▶ [Records supplied]
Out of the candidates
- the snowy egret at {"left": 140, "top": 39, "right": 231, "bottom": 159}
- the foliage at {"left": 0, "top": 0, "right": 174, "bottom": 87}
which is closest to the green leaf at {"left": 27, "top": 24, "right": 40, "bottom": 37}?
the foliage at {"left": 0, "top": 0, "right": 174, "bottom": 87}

▶ [Given request] Reproduce the item above word for word, with every line, name, and coordinate unchanged.

▶ [Final result]
Out of the candidates
- the snowy egret at {"left": 140, "top": 39, "right": 231, "bottom": 159}
- the foliage at {"left": 0, "top": 0, "right": 174, "bottom": 87}
which is closest to the green leaf at {"left": 27, "top": 24, "right": 40, "bottom": 37}?
the foliage at {"left": 0, "top": 0, "right": 174, "bottom": 87}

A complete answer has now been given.